- **Description of the task**: Your answer must hold only the lines below from the line containing "Direct Clutch Speed Sensor Connector" through the line containing "Flywheel Housing Under Cover", each reproduced exactly.

- **Information**:
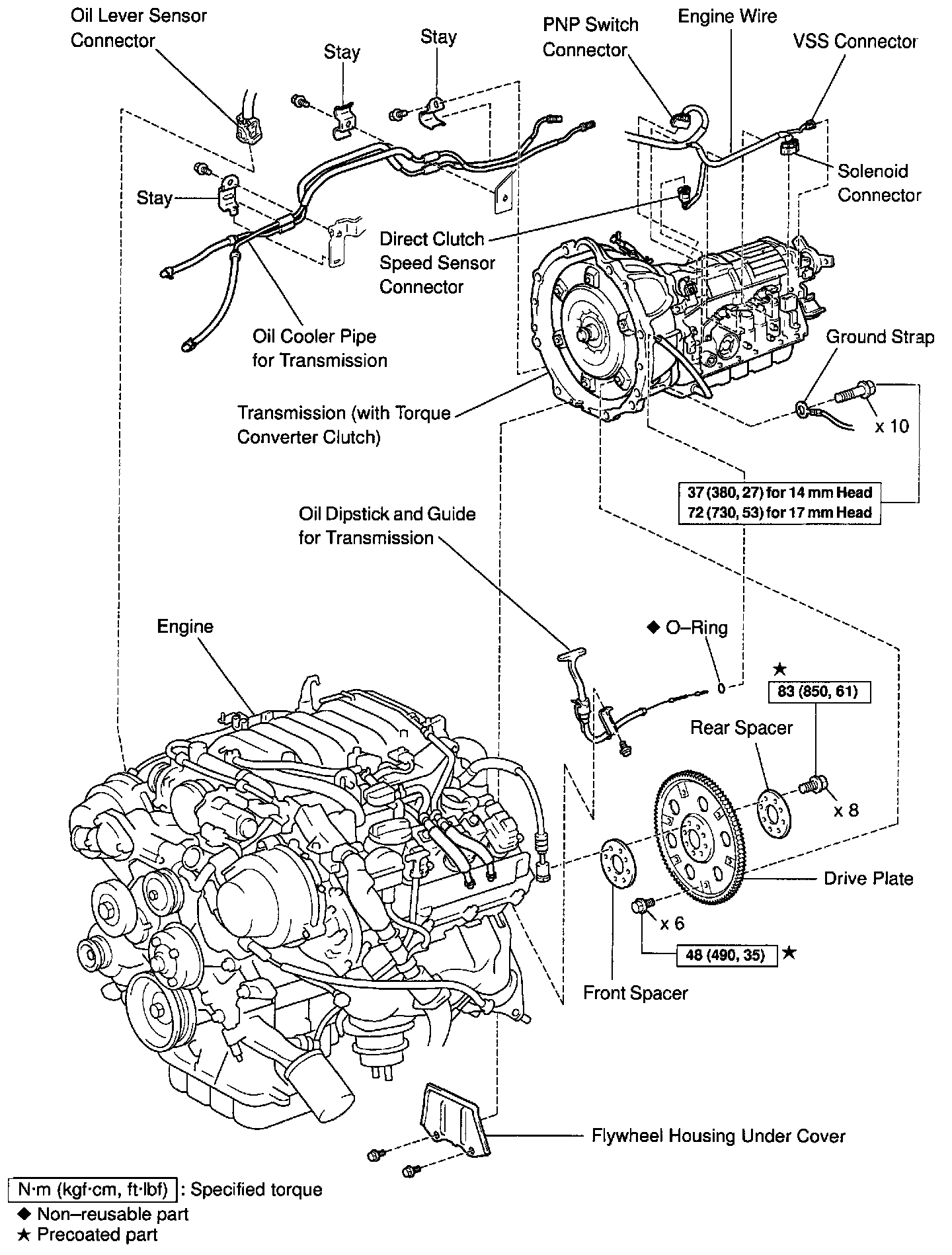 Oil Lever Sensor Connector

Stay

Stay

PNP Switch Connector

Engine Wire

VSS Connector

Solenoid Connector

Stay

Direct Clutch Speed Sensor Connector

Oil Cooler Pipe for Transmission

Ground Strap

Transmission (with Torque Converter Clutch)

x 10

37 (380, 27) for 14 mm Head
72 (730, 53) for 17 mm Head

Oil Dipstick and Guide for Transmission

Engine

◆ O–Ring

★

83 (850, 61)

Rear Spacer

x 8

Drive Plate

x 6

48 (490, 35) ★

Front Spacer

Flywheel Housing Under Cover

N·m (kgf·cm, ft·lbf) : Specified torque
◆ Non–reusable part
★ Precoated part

--

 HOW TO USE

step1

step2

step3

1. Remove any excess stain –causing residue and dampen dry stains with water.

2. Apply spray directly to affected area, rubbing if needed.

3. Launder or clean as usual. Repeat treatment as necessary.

- **Answer space**:
Direct Clutch Speed Sensor Connector

Oil Cooler Pipe for Transmission

Ground Strap

Transmission (with Torque Converter Clutch)

x 10

37 (380, 27) for 14 mm Head
72 (730, 53) for 17 mm Head

Oil Dipstick and Guide for Transmission

Engine

◆ O–Ring

★

83 (850, 61)

Rear Spacer

x 8

Drive Plate

x 6

48 (490, 35) ★

Front Spacer

Flywheel Housing Under Cover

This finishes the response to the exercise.